What is your research?
I study marine sponges and analyze their genomes to answer questions about climate change. I started my research studying how sponges reproduce, describing the life cycle and the reproductive elements of Mediterranean sponges. Later, as I saw how climate change and a warmer ocean could affect sponge reproduction, I zeroed in on basic research, or research that fills in gaps in our knowledge, and started focusing on genomics during my Ph.D.
I learned quickly that my brain isn’t structured for only basic research—I need to see the potential applications of my research and to help society at large understand the consequences of what scientists are learning. In my case, that means working on environmental conservation, protection, and education – especially focused on climate change. I’m not going to save the world, but this is my small contribution.
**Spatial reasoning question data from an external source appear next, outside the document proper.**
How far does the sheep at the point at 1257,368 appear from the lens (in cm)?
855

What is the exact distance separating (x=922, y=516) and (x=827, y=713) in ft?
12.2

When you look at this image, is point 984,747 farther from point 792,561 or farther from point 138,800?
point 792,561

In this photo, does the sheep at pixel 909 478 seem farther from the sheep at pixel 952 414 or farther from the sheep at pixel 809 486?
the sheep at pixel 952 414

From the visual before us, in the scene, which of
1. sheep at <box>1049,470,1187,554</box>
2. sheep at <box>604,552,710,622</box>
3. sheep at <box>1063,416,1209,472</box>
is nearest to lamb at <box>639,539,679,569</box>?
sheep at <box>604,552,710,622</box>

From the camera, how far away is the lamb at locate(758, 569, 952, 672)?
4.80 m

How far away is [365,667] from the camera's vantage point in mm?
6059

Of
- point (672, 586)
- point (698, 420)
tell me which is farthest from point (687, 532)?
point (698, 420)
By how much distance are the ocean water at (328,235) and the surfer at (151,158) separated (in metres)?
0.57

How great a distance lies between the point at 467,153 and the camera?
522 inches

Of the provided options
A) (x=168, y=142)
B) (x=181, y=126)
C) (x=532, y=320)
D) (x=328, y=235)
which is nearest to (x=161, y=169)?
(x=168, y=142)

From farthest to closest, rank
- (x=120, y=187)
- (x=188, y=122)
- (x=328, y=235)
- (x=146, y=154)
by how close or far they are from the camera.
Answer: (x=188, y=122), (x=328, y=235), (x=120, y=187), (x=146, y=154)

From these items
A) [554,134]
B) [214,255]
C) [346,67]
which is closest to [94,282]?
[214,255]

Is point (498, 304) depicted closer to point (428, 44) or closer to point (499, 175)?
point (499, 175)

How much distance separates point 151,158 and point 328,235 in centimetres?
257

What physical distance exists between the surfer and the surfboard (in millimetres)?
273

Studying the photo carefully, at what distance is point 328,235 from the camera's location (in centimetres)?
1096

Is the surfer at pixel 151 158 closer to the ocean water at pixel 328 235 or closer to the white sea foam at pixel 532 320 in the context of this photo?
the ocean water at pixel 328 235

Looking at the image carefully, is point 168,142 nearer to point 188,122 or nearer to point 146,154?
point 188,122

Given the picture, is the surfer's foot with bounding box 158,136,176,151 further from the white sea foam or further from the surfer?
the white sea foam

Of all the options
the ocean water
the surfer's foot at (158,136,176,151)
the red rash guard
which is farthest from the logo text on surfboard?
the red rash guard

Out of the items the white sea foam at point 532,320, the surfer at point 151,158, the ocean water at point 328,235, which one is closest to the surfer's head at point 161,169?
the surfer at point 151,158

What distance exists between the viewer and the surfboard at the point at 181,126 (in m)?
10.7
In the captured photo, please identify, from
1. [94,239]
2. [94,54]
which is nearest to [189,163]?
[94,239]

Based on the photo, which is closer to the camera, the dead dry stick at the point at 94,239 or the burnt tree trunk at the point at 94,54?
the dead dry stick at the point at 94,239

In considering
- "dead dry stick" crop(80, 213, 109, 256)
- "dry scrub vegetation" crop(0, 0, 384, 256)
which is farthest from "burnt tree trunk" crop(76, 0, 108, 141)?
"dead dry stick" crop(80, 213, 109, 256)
What were your biggest barriers?
Science hasn’t been all sponges and corals, unfortunately. The biggest barrier has nothing to do with my work – it’s just being a woman in science. I remember the first time someone told me “no” because I was a woman. I was in Costa Rica surveying fishermen, and some of them didn’t want women to enter their boats because it was bad luck. I remember not taking it seriously since I didn’t believe in their superstitions, but it was an omen of what was to come.
Later experiences have had a more lasting impact and have shown me how hurtful superstitions and stereotypes can be. I was raped at the beginning of my Ph.D. by another Ph.D. student in the same research center. The scientific community at my university in Spain encouraged me not to go to the police. They told me to take pity on the guy, saying “he’s suffered enough”. I did go to the police, who told me the same thing. When I finally went in front of a Judge, he told me it was my fault. My research center didn’t want to take sides, which meant I was left alone. This produced a lot of anxiety and confusion. I was lucky enough to be able to switch research labs, and I spent the last five years of my Ph.D. at Harvard. But I was reminded that I shouldn’t have to change universities—or continents—to feel protected by my community.
Fast forward a few years, and I ran into more sexism, which every female scientist faces. The last straw was when I was asked to leave a project because I was pregnant. The stereotype around pregnancy meant I was viewed as a second-class worker. I knew then I couldn’t go gently into the night.
What responses have you had to these barriers?
I’ve begun investing my energy in education, advocacy, and actual change on these issues. I now work with schools—from elementary to university—giving talks about both my research and what it means to be a woman in science. I also founded and chair a commission for women in science in a professional association for Spanish scientists in the USA, where we hold events, discussions, and other projects to move the conversation around women in science forward.
Most recently, I am part of the 2018 Homeward Bound team, a leadership development program for women who work on climate change to empower us to have more impact on decision makers and society. If this is you, or you think the idea is great, please visit my fundraising page to either help me make this a reality and/or to get more information for yourself on how to apply.
What do you hope happens next?
I see myself at the intersection of science and society. In 10 years, I may still be a researcher, but I also hope to be working with policy and other decision makers. Right now, I mainly think about ocean conservation and women in science. I know there are more, bigger issues to continue to work on. Essentially, I want to change the system when I grow up!
Thinking back to Pepa, Lola, and Maria, I want to also make sure that whatever I do allows me to continue to be curious, to explore the world and give back what I’ve learned, and of course, do ocean fieldwork!